Google Blog Crawl … Yeah Right

August 6th, 2007 by Michael Gray in Google


If you're new here, you may want to subscribe to my RSS feed. Read my top posts or learn more about Michael Gray. Want more frequent updates follow me on Twitter. Thanks for visiting!

I’m sure there’s a perfectly good reason why Google includes data from adsense crawls into the index right away, but not data from blog ping crawls. I mean the reason they do it with adsense is to “reduce bandwidth”, so not applying the same logic to blog crawls is completely logical isn’t it.

Really just think how much bandwidth they could save themselves and you by making that change … that is of course provided that “saving bandwidth” was really the ultimate goal and not a nice bit of window dressing to distract you from a different priority …

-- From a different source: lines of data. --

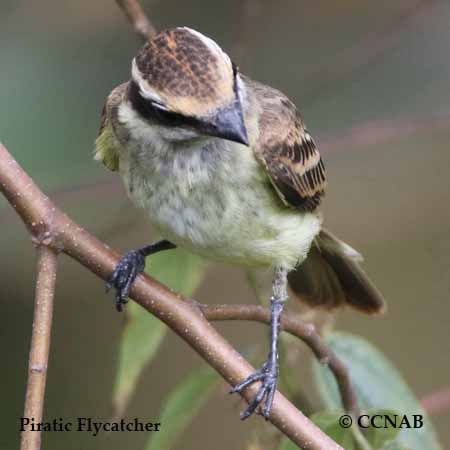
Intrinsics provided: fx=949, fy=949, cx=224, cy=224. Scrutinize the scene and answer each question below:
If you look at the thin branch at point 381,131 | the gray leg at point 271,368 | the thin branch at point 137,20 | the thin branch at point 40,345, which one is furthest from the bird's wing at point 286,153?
the thin branch at point 381,131

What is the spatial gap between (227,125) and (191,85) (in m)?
0.11

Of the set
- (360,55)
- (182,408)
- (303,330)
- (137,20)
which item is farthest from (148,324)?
(360,55)

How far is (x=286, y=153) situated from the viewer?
2.54 metres

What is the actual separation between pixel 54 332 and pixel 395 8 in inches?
96.5

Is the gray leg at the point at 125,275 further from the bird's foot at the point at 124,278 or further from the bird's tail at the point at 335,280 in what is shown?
the bird's tail at the point at 335,280

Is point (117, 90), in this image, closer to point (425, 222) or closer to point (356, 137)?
point (356, 137)

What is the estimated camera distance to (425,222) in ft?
17.4

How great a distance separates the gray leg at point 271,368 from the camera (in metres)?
2.02

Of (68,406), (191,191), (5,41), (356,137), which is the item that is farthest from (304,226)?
(68,406)

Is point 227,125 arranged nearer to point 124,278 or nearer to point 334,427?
point 124,278

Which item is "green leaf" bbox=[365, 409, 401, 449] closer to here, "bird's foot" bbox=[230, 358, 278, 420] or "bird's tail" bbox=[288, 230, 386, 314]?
"bird's foot" bbox=[230, 358, 278, 420]

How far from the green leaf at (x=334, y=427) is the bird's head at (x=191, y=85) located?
0.73 m

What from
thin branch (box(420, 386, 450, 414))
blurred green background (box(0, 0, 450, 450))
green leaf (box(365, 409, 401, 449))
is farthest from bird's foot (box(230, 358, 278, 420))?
blurred green background (box(0, 0, 450, 450))

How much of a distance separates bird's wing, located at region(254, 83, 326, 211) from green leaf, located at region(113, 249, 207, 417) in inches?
15.6
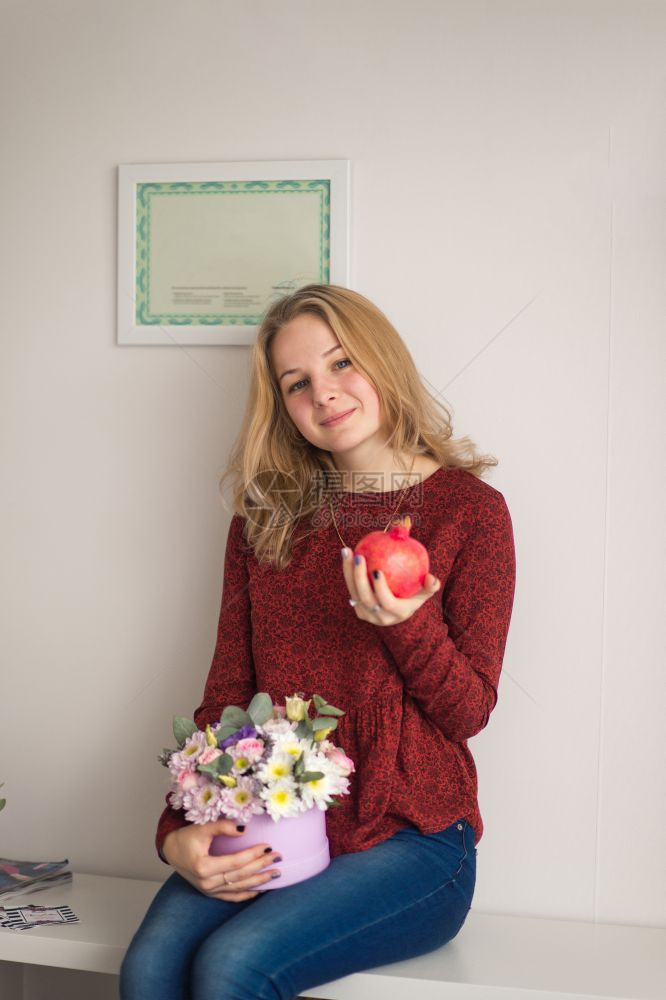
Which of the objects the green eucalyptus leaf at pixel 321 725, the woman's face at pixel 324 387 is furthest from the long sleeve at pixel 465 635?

Of course someone will state that blog search comes from a different data set, but if they are smart enough to get adsense data to incorporate they are certainly smart enough to get blog crawl data to incorporate, especially with all that “bandwidth savings” they will realize.

Sphere It

Text Link Ads


4 Responses to “Google Blog Crawl … Yeah Right”

  1. Barry Welford Says:

    Good point, Michael. You mention that BlogSearch works with a different data set, which is true. However given your and others’ concerns on WordPress and feeds creating duplicate content leading to banishment to the Supplemental Index, it looks as though that ‘different data set’ is also incorporated in the main data set. Given that I have raised the question, Should Google Have Smarter Robots? If all this is based on my lack of understanding, it would be useful if we could hear more from Google on this.

  2. Jay Harper Says:

    The ‘blog crawl’ is a crawl feeds, where as AdSense’s crawl is a crawl of actual pages. This means the AdSense crawl is essentially identical to the main googlebot crawl and hence it can be used interchangeably, whereas the feed crawl is fundamentally different since it’s a crawl of feeds, not pages.

    What would happen if you put a URL in your feed for a page that already existed in Google’s index and what the feed said about the page differed from what the main googlebot crawl found previously? Who’s to be believed? Now imagine you put out a feed with your links to your competitor’s pages that was completely specious and put it up on a third party site like Feedburner…

    Feeds are not pages - Google’s main index is an index of pages, not feeds… The feeds have to be validated against the page itself, hence the delay getting into the main index.

  3. Michael Gray Says:

    Well if people published full feeds like they should anyway, and people pinged google first, it would have the content to add to the search index, and also know who the originator was. Even if someone is scraping your feed they could never get it scraped republished and into the ping/crawl before you did. That’s actually an even more ideal solution.

  4. Jay Harper Says:

    What if I put out a feed that said this page was about kiddie porn, gambling, or free viagra? It wouldn’t be hard to do… The point is feeds aren’t the authoritative sources - pages are.

    In time Google will figure out authority as it relates to feeds and things will be better, but that time hasn’t come yet.